Tasks to carry out —
(A) In the MVCC excerpt, what is every transaction described as?
(B) Reproduce word for word the stretch of the MVCC excerpt from "Another way that" through "these same functions.".

##### Document extract

MVCC: Multiversion Concurrency Control (10:41)

The goal is to take a lot of these innovations and bring them back to the mobile world. One of those is this concept of MVCC: Multiversion Concurrency Control. It’s the same design that powers source control algorithms like Git. You can think of Realm’s internal model a lot like Git, with concepts like branches and atomic commits. This means that you can be working on multiple branches without ever needing complete duplication of all that data. You can do a copy-on-write type of semantic, and you never have to worry about a write in another thread affecting you. You always have full isolation in your own transaction, and you could do this with very little overhead.

You can think of every transaction as a snapshot of the database when the transaction starts. This is why you can be making a bunch of changes with hundreds of threads concurrently accessing the database and not be screwed.

Another way that this is represented is the ability to perform a write transaction without blocking a read and without having to do a lot of bookkeeping. You can fork off in that write, and then continue reading in your read, so you can have multiple read transactions even while you have a write transaction going on. In a sense, it’s an immutable view of that data, a snapshot. The way Realm works currently, at the bindings levels, allows you to always be able to modify information within a single transaction. However, with this underlying scheme, we’d be able to prevent any mutation from happening in that transaction, and then you get immutability for free. Basically, you get a lot of really great advantages that at a core, fundamental level without having to work against the underlying database store like a lot of these ORMs do to provide these same functions.

##########
##### Data listing

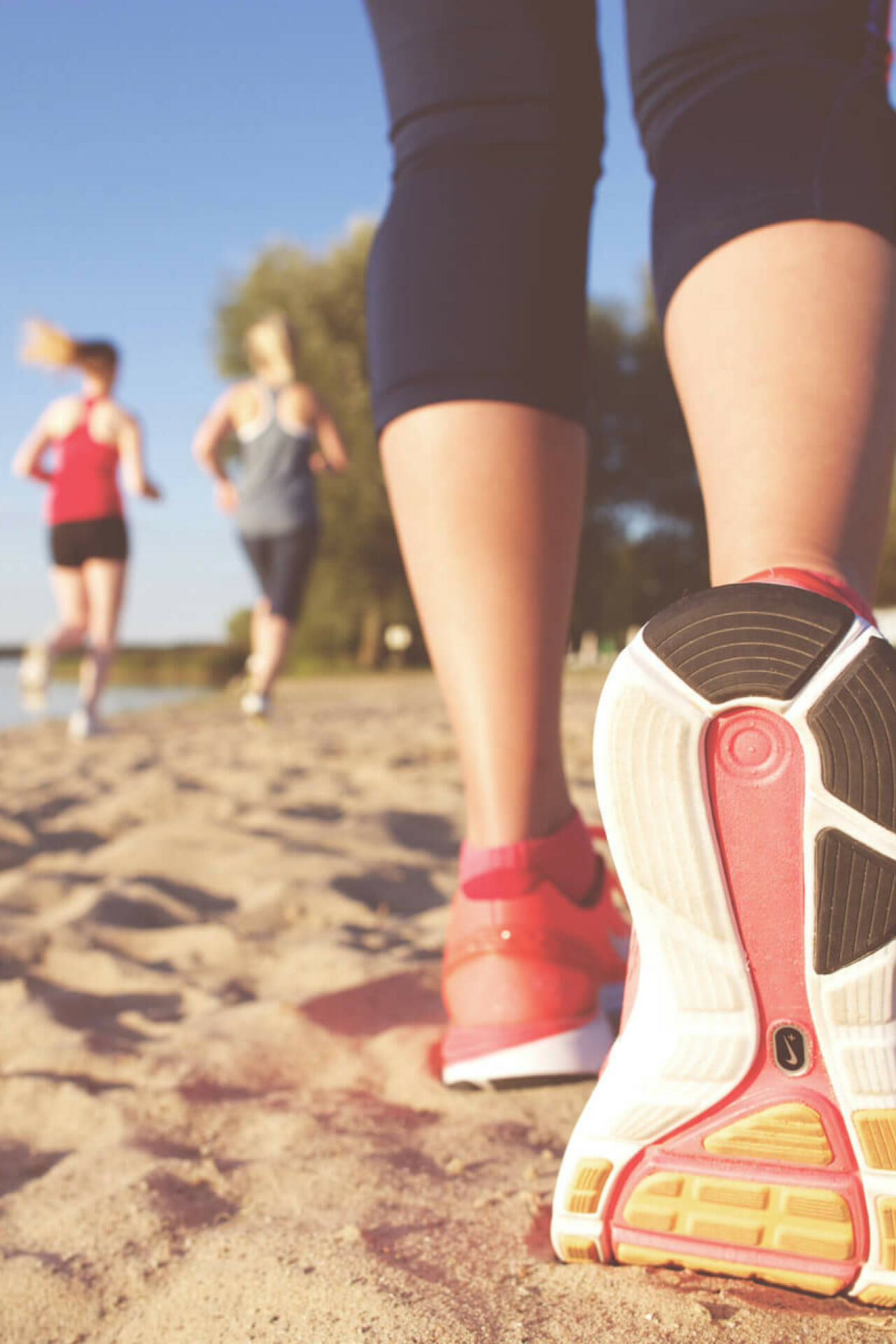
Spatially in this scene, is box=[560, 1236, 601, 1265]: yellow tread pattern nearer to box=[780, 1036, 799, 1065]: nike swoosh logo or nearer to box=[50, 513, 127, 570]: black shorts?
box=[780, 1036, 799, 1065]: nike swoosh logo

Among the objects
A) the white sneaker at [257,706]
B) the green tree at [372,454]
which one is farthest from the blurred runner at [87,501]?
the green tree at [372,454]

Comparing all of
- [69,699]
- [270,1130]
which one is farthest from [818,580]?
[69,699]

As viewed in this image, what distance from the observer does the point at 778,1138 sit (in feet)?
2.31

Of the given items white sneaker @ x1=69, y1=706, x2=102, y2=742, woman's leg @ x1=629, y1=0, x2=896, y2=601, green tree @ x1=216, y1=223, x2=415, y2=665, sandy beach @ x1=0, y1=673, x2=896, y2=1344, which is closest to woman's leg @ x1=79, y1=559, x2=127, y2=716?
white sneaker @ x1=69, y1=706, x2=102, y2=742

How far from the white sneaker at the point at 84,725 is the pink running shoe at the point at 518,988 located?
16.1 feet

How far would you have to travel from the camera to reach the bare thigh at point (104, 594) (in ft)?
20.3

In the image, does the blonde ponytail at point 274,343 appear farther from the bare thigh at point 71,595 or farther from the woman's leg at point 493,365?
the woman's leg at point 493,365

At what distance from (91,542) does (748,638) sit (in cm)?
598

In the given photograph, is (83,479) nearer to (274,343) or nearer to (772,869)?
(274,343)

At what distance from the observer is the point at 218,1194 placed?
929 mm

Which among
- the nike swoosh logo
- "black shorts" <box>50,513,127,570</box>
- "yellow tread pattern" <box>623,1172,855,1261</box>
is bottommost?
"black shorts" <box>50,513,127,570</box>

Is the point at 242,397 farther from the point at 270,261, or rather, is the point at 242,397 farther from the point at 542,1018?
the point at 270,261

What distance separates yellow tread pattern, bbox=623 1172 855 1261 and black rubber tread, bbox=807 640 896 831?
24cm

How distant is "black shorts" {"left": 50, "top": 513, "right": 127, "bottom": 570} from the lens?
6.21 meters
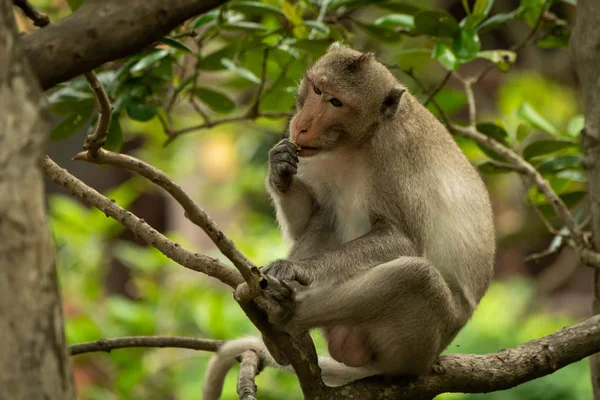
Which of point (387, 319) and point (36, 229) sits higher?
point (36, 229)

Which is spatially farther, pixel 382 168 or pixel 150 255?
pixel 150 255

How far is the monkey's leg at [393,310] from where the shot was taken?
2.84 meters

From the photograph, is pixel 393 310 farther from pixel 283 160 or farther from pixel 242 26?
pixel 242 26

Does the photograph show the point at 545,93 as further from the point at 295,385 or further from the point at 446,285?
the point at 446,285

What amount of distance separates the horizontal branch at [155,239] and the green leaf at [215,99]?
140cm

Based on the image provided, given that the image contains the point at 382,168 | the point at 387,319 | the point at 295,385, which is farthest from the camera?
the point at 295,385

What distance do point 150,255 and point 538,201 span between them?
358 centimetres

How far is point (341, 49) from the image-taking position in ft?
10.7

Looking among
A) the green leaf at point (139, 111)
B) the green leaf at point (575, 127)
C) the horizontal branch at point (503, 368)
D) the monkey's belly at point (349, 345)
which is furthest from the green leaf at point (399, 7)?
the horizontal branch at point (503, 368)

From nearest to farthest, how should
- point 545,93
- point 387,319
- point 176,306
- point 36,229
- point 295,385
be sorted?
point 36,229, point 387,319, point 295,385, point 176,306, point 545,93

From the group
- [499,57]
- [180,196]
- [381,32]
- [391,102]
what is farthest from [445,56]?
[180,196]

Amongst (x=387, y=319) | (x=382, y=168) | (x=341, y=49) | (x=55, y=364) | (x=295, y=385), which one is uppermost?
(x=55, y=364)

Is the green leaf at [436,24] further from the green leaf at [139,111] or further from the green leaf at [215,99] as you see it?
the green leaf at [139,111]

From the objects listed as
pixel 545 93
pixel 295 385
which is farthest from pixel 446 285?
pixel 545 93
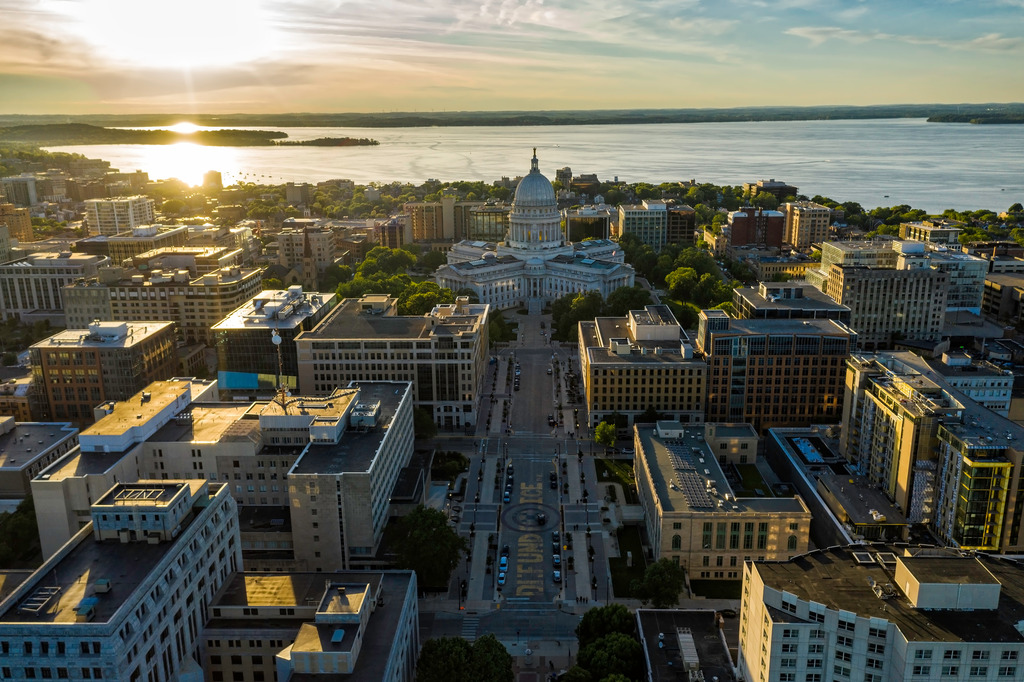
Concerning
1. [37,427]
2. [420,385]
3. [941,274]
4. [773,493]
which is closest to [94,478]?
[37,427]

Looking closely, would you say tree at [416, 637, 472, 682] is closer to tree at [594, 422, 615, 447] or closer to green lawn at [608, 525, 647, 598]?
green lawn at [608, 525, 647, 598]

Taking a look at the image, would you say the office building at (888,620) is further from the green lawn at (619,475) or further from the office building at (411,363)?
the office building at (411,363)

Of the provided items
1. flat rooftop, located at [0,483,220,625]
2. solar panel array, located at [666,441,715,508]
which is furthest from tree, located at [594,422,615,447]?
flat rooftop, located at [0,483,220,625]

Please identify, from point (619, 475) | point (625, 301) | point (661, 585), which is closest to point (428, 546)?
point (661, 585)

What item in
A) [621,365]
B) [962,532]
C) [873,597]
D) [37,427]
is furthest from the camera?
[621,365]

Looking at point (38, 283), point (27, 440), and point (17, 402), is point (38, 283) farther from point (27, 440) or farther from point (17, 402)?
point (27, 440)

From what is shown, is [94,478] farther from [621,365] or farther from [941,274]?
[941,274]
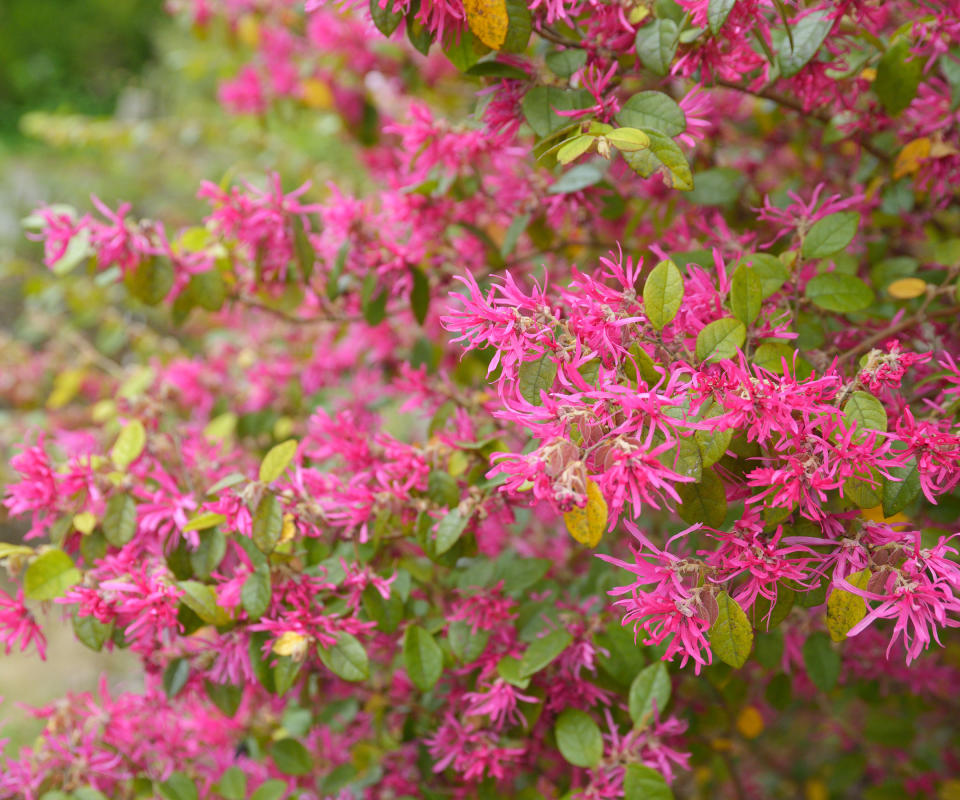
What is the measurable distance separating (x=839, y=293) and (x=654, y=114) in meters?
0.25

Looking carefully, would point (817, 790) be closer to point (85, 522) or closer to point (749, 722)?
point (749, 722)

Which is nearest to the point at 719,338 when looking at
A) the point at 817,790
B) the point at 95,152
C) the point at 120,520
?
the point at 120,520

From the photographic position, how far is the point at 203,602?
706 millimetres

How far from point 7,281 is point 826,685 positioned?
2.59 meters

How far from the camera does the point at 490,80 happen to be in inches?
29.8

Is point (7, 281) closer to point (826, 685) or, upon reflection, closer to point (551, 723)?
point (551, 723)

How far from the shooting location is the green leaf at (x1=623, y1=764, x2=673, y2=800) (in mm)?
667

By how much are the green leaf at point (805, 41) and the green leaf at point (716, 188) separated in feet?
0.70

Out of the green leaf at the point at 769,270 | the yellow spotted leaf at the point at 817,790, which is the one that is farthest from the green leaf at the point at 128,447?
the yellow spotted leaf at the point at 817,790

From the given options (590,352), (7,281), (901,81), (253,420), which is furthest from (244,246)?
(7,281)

##########

Responses by task —
(A) A snapshot of the database when the transaction starts.

(B)
Another way that this is represented is the ability to perform a write transaction without blocking a read and without having to do a lot of bookkeeping. You can fork off in that write, and then continue reading in your read, so you can have multiple read transactions even while you have a write transaction going on. In a sense, it’s an immutable view of that data, a snapshot. The way Realm works currently, at the bindings levels, allows you to always be able to modify information within a single transaction. However, with this underlying scheme, we’d be able to prevent any mutation from happening in that transaction, and then you get immutability for free. Basically, you get a lot of really great advantages that at a core, fundamental level without having to work against the underlying database store like a lot of these ORMs do to provide these same functions.